The Final Visit to the ER

The sheer technical ambition of Jackass: Best and Last appears to be a massive leap forward. One sequence features a guest appearance from Eric André, who has evolved into an honorary member of the troupe, involved in a "magic trick" that concludes with a storefront window being reduced to dust. The cameras are better and the stunts are larger, yet the jokes remain as gloriously juvenile as they were when the first episode aired on MTV in October 2000. That refusal to grow up is exactly what the fans are paying for.

"It’s a natural place to end," Knoxville told Rolling Stone in a brief statement released alongside the trailer. "What we do is absolutely awful for the crew’s physical safety." The trailer concludes with the date June 26, 2026, superimposed over a cinematic shot of the entire crew—cast, camera operators, and producers—walking away from a colossal explosion in slow motion.

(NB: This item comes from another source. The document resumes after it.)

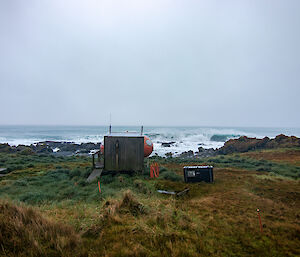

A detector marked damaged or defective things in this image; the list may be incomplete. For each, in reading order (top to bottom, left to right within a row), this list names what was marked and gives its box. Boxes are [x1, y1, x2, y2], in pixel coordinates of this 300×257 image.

rusty metal panel [104, 135, 144, 171]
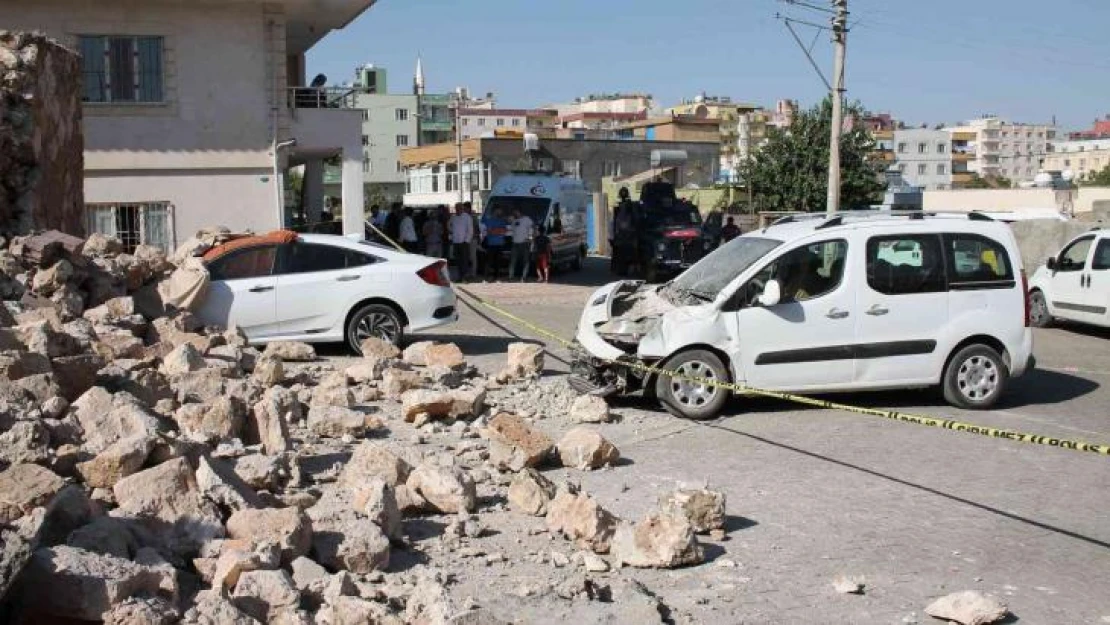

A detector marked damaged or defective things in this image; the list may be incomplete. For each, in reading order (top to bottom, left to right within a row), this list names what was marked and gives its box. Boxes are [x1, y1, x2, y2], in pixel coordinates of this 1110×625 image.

damaged building facade [2, 0, 376, 254]
crushed white van [568, 212, 1040, 422]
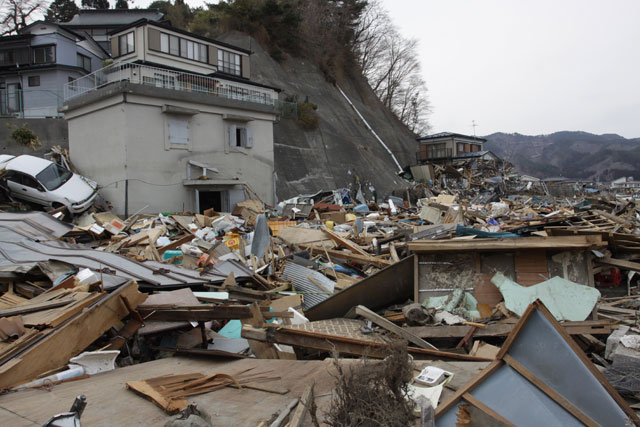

In a perfect distillation of the series, one of them trips over a stray pebble and falls flat on their face. It is epic, it is ridiculous, and it is grounded in the universal comedy of a well-timed stumble.

As the countdown to June begins, the Jackass crew is gearing up for a global press tour that promises to be as unhinged as the film itself. With this being the definitive end of the road, the gloves are officially off. If the trailer is any indication, Jackass: Best and Last will be a fitting, filthy, and surprisingly heartfelt goodbye to the greatest band of idiots to ever grace the silver screen. Grab your popcorn and some smelling salts—this is going to be a bumpy ride.